The US National Science Foundation (NSF) has a special program to encourage both interdisciplinary work and communication with the public, the Integrative Graduate Education and Research Traineeship (IGERT) program which is holding an online video (and poster) competition. From the May 22, 2012 news item on Nanowerk,
The 2012 IGERT Online Video and Poster Competition is showcasing the cutting-edge interdisciplinary research of 180 graduate-school students from 114 graduate programs funded by the National Science Foundation’s Integrative Graduate Education and Research Traineeship (IGERT) program. Through this competition, up-and-coming scientists use videos and posters to communicate their innovative, interdisciplinary research, which bridges traditional disciplines such as physics, engineering, nanotechnology, computer science, biology, and the social sciences to address complex challenges of our time. The online platform designed by TERC [Technical Education Research Centers] enables the public to view the videos and posters, ask the researchers questions, and vote for the Public Choice Award by “liking” their favorite presentations on Facebook.

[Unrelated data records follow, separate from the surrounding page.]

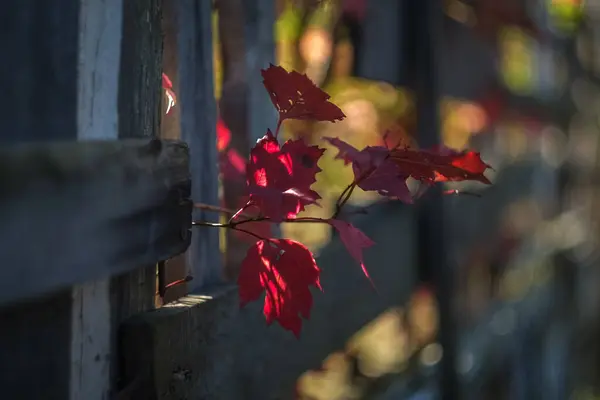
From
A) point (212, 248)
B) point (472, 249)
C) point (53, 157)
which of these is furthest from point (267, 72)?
point (472, 249)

The deadline for voting on the Public Choice Award is May 25, 2012 12 noon EDT. Winners will be announced June 1, 2012. I was unable to login directly at the IGERT website so found access through the Nanowerk links. Here’s one of the nanotechnology videos,
Here’s how the students, Kristy Jost and Carlos Perez from Drexel University (Pennsylania, US) describe the work on the IGERT webpage hosting their video,
Energy Textiles: a Multidisciplinary Approach to Integrated Electronics in “Smart” Garments
Fashionable Technology is a multidisciplinary field of study, focusing on the fabrication of wearable electronics by combining fashion design techniques with advanced nanotechnology. Applications of fashionable technology range from wearable and soft bio-sensors to integrated circuitry that can monitor human vitals in hospitals, combat, or in space. Beyond the engineering perspective, the field has shown applicability in the aesthetic realm as a transformable means of expression on the body, including clothes that change color and shape while performing electronic functions similar to an iPhone. However, previous designers and researchers in the field of “smart” textiles still struggle with the challenge of finding seamless solutions to currently available, and bulky, power sources. Therefore, the focus of our presentation will be on one of the fundamental components to all electronics: energy storage. We will present cutting edge research on textile energy storage, the design and engineering challenges researchers like ourselves still face, and how textile energy storage fits into the world-scope of research on flexible energy technologies. We will also elaborate on the importance of interdisciplinary collaboration and how it has been a key element to the success of our research.
I last posted about about nanotechnology-enabled textiles, which harvest energy in my May 9, 2012 posting about a project at the University of Utah for the US Army.